The next move in the triple-normative leap is the move to the wacky collection of state assessments and their widely varied scale score distributions. High performing districts in a state like California, where the mean NAEP score of California gives everyone another layer of penalty to start, and a big one at that, are screwed. California high performers get a NAEP based penalty on top of their US average penalty and have to make up that entire deficit with standard deviations on state assessments. They’ve got a lot of ground to make up in standard deviations from their own state mean on their state assessment (if it’s even possible).

Let’s take a look at some of the actual district level distributions of standardized mean scale scores on state assessments. Remember, Green and McGee’s triple normative leap only works well to the extent that state assessments are a) normally distributed, b) have similar range and c) are not particularly skewed in one direction or the other.

Note that these graphs are of the normalized distributions of scale scores.

Here’s California

Here’s Ohio

And Here’s Indiana

Oh well, so much for that little assumption. Perhaps most importantly, these distributions show that it depends quite a bit on what state your district is in whether your district has reasonable likelihood of making up 1, 2 or 3 points in the last normative leap.

Remember, every district loses over half a point from the start based on U.S. PISA performance. California districts actually appear to have greater opportunity to make up more ground on the last leap, because the spread of California normed scores on state assessments is wider. But, they’ll need it, since their state average performance on NAEP gets all districts in the state a large penalty.

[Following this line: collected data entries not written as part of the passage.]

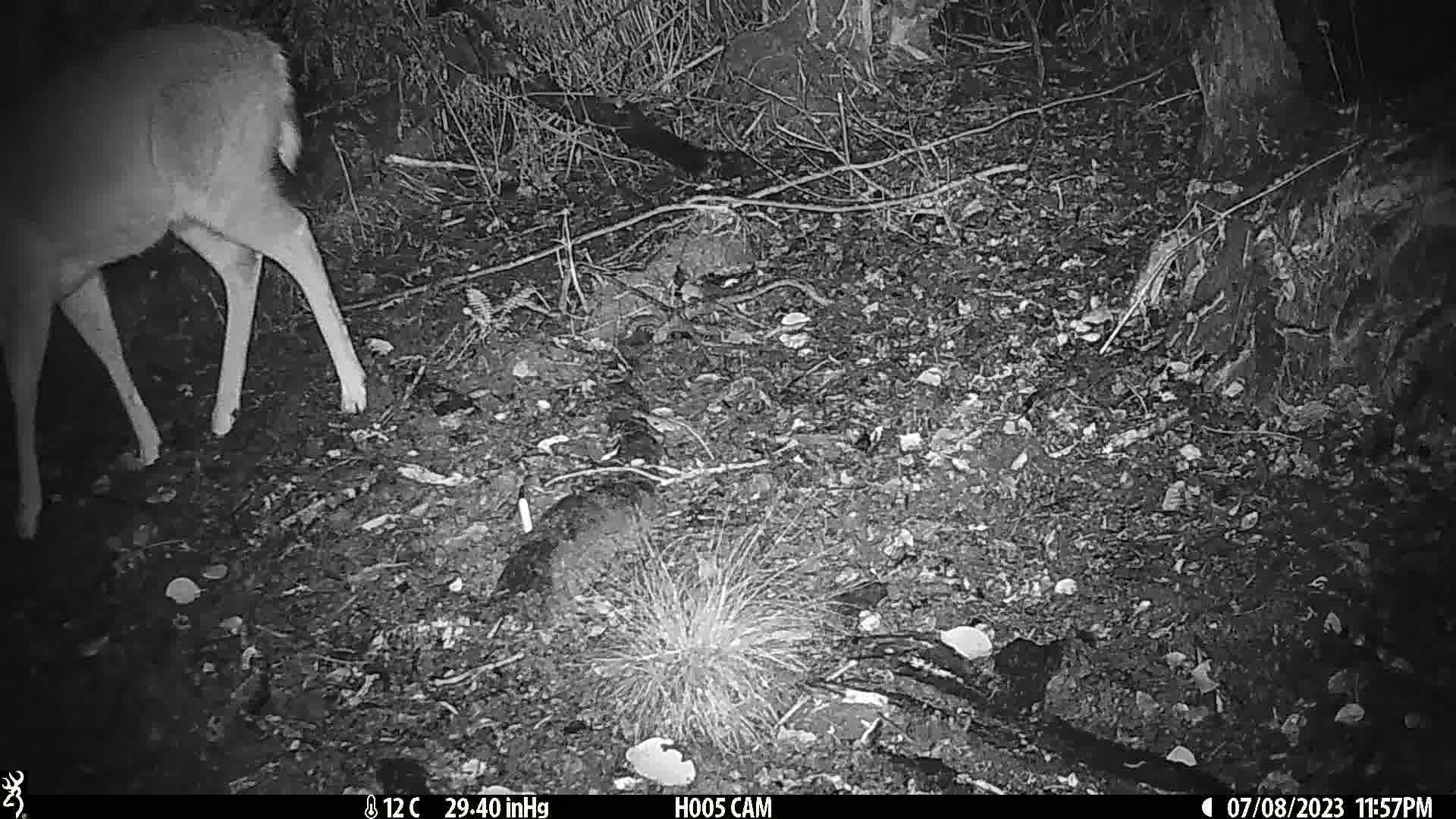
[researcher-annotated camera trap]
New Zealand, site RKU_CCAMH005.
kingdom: Animalia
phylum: Chordata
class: Mammalia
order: Artiodactyla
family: Cervidae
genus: Odocoileus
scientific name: Odocoileus virginianus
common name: white-tailed deer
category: white tailed deer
White tailed deer (white-tailed deer) (Odocoileus virginianus).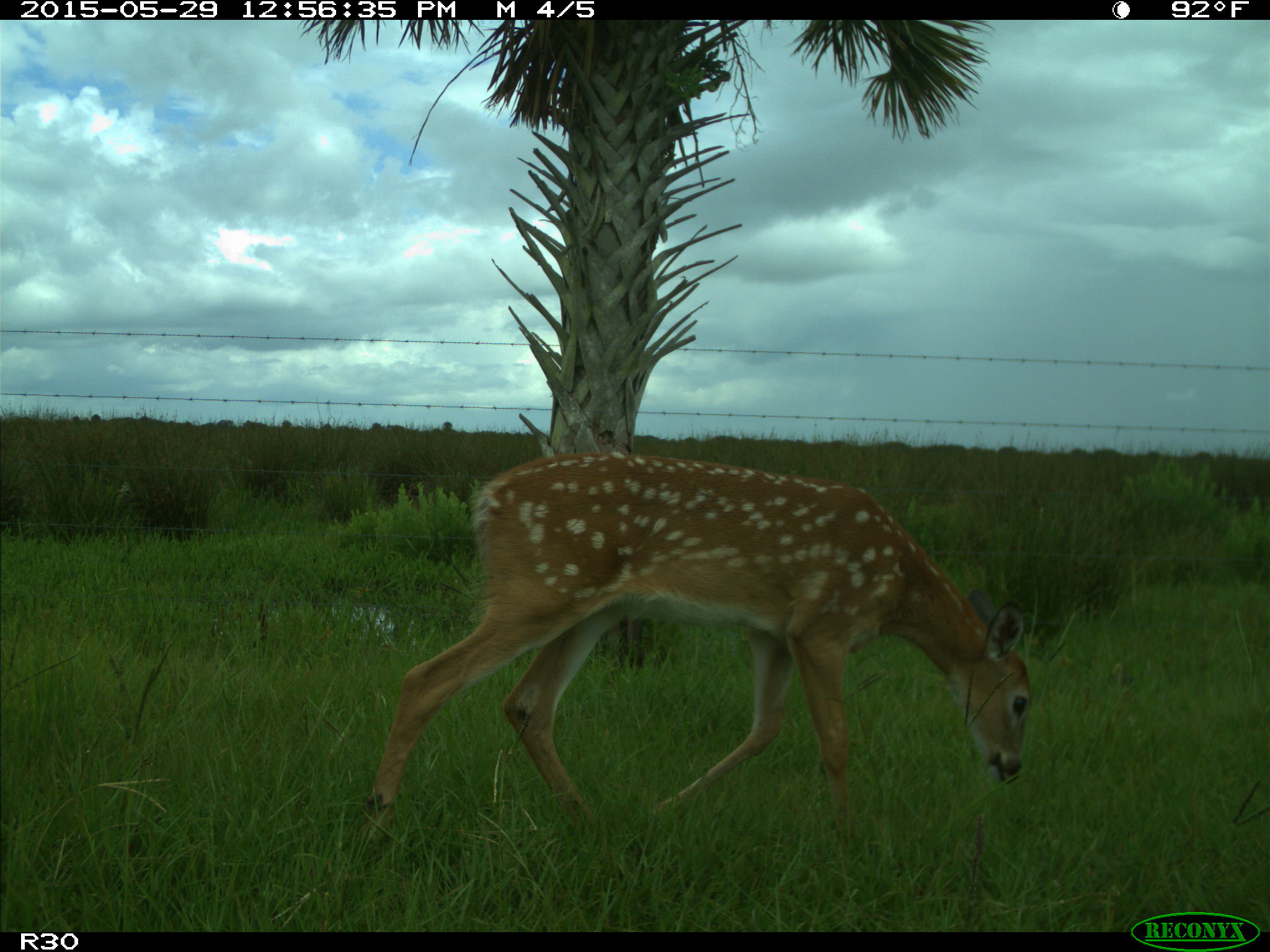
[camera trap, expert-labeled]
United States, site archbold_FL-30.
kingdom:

Anyway, while it may be fun to play with Green and McGee’s nifty web-based search tool, it really doesn’t give us much a picture as to how individual local public school districts in the U.S. stack up against foreign nations. It’s just too much of a stretch to assume that a district’s normative position on quirky state assessments, with non-normal distributions, can actually be translated with any precision to represent that district’s position within the performance distribution of schools in Finland or Singapore.

So, while it may be fun to play with the tool and see how different local public school districts compare, more or less to one another as they relate to other countries, it is totally inappropriate to make bold claims that any of these findings speak to the supposed “mediocrity” of the best public schools in the U.S. Many may appear mediocre when transported internationally for no reason other than the penalty points assessed to them in the first two normative leaps (national and state mean), neither of which has much to do with their own performance.

And these concerns ignore the fact that we are dealing with substantively different assessment content. See: http://nepc.colorado.edu/thinktank/review-us-math


McGee was kind enough to open a discussion on the topic below, and clarified… which what I was assuming already… that:

“We assume that being a certain distance from mean student performance in Arkansas is relatively similar to being the same distance from mean student performance in Massachusetts.”

My response is that the spread or variance issue is critically important here, even, and especially when making this kind of assumption. It comes down to the reasons for the differences in spread (like the differences seen in the above histograms).

The variance in each state’s assessments across districts contains some variance that truly indicates differences in performance and some that indicates differences in tests. The problem is that we can’t tell which portion of the spread is “real” variation in performance across districts (driven largely by demographic differences) and which is a function of the different assessments – especially the different assessments across states. Some of the variance is clearly constrained by the underlying testing differences, and may also be upper or lower limit constrained.